Power control for body area networks: accurate channel prediction by lightweight deep learning

Abstract

Recent advances in the Internet of Things (IoT) are reforming the health care industry by providing higher communication efficiency, lower costs, and higher mobility. Among the many IoT applications, wireless body area networks (BANs) are a remarkable solution caring for a rapidly growing aged population. Predictive transmit power control schemes improve BAN communications' reliability and energy efficiency through long-term optimal radio resources allocation that supports consistent pervasive healthcare services. Here, we propose LSTM-based neural network (NN) prediction methods that provide long-term accurate channel gain prediction of up to 2 s over nonstationary BAN on-body channels. An incremental learning scheme, which enables the LSTM predictor to operate online, is also developed for dynamic scenarios. Our main contribution is a lightweight NN predictor, “LiteLSTM,” that has a compact structure and higher computational efficiency than other variants.
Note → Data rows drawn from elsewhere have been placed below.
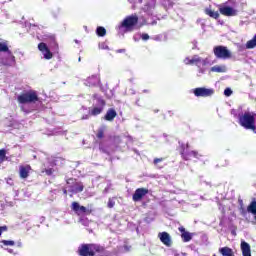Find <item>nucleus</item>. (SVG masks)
<instances>
[{
  "mask_svg": "<svg viewBox=\"0 0 256 256\" xmlns=\"http://www.w3.org/2000/svg\"><path fill=\"white\" fill-rule=\"evenodd\" d=\"M255 116V113L245 112L239 117V124L241 127H244V129H251L252 131H255Z\"/></svg>",
  "mask_w": 256,
  "mask_h": 256,
  "instance_id": "1",
  "label": "nucleus"
},
{
  "mask_svg": "<svg viewBox=\"0 0 256 256\" xmlns=\"http://www.w3.org/2000/svg\"><path fill=\"white\" fill-rule=\"evenodd\" d=\"M216 59H231L233 54L226 46H216L213 49Z\"/></svg>",
  "mask_w": 256,
  "mask_h": 256,
  "instance_id": "2",
  "label": "nucleus"
},
{
  "mask_svg": "<svg viewBox=\"0 0 256 256\" xmlns=\"http://www.w3.org/2000/svg\"><path fill=\"white\" fill-rule=\"evenodd\" d=\"M80 256H95L97 253V245L95 244H82L78 248Z\"/></svg>",
  "mask_w": 256,
  "mask_h": 256,
  "instance_id": "3",
  "label": "nucleus"
},
{
  "mask_svg": "<svg viewBox=\"0 0 256 256\" xmlns=\"http://www.w3.org/2000/svg\"><path fill=\"white\" fill-rule=\"evenodd\" d=\"M66 189H68L69 193H72L73 195L81 193V191H83V183L70 178L67 180Z\"/></svg>",
  "mask_w": 256,
  "mask_h": 256,
  "instance_id": "4",
  "label": "nucleus"
},
{
  "mask_svg": "<svg viewBox=\"0 0 256 256\" xmlns=\"http://www.w3.org/2000/svg\"><path fill=\"white\" fill-rule=\"evenodd\" d=\"M139 23V16L137 14H132L130 16H127L121 23V27L124 29H128V31H131L135 25Z\"/></svg>",
  "mask_w": 256,
  "mask_h": 256,
  "instance_id": "5",
  "label": "nucleus"
},
{
  "mask_svg": "<svg viewBox=\"0 0 256 256\" xmlns=\"http://www.w3.org/2000/svg\"><path fill=\"white\" fill-rule=\"evenodd\" d=\"M19 103H35L39 101V97L37 96V92L29 91L20 96H18Z\"/></svg>",
  "mask_w": 256,
  "mask_h": 256,
  "instance_id": "6",
  "label": "nucleus"
},
{
  "mask_svg": "<svg viewBox=\"0 0 256 256\" xmlns=\"http://www.w3.org/2000/svg\"><path fill=\"white\" fill-rule=\"evenodd\" d=\"M180 155L182 159H184V161H191L192 157H194L195 159L199 157V152L197 151L189 152V144H187L186 146L185 145L181 146Z\"/></svg>",
  "mask_w": 256,
  "mask_h": 256,
  "instance_id": "7",
  "label": "nucleus"
},
{
  "mask_svg": "<svg viewBox=\"0 0 256 256\" xmlns=\"http://www.w3.org/2000/svg\"><path fill=\"white\" fill-rule=\"evenodd\" d=\"M195 97H212L215 95L213 88L198 87L193 90Z\"/></svg>",
  "mask_w": 256,
  "mask_h": 256,
  "instance_id": "8",
  "label": "nucleus"
},
{
  "mask_svg": "<svg viewBox=\"0 0 256 256\" xmlns=\"http://www.w3.org/2000/svg\"><path fill=\"white\" fill-rule=\"evenodd\" d=\"M148 194H149V189L137 188L134 194L132 195V200L134 201V203H137L139 201H142L143 197H145V195H148Z\"/></svg>",
  "mask_w": 256,
  "mask_h": 256,
  "instance_id": "9",
  "label": "nucleus"
},
{
  "mask_svg": "<svg viewBox=\"0 0 256 256\" xmlns=\"http://www.w3.org/2000/svg\"><path fill=\"white\" fill-rule=\"evenodd\" d=\"M219 13H220V15H223L224 17H235V16H237V10H235L231 6H220L219 7Z\"/></svg>",
  "mask_w": 256,
  "mask_h": 256,
  "instance_id": "10",
  "label": "nucleus"
},
{
  "mask_svg": "<svg viewBox=\"0 0 256 256\" xmlns=\"http://www.w3.org/2000/svg\"><path fill=\"white\" fill-rule=\"evenodd\" d=\"M158 239H160L161 243L166 247H171V245H173V240H171V235L168 232L158 233Z\"/></svg>",
  "mask_w": 256,
  "mask_h": 256,
  "instance_id": "11",
  "label": "nucleus"
},
{
  "mask_svg": "<svg viewBox=\"0 0 256 256\" xmlns=\"http://www.w3.org/2000/svg\"><path fill=\"white\" fill-rule=\"evenodd\" d=\"M38 49L40 52H42V55L44 57V59H53V53H51V50H49V47H47V44L45 43H40L38 45Z\"/></svg>",
  "mask_w": 256,
  "mask_h": 256,
  "instance_id": "12",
We show that LiteLSTM remains functional under an incremental learning scheme, with only marginal performance degradation when implemented on hand-held devices. For optimal power allocation, we develop an interquartile range (IQR)-based power control for our channel prediction. When extensively tested using empirical channel measurements at different sampling rates, our proposed methods outperform the existing state-of-the-art methods in terms of prediction accuracy, power consumption, level crossing rate (LCR), and outage probability and duration.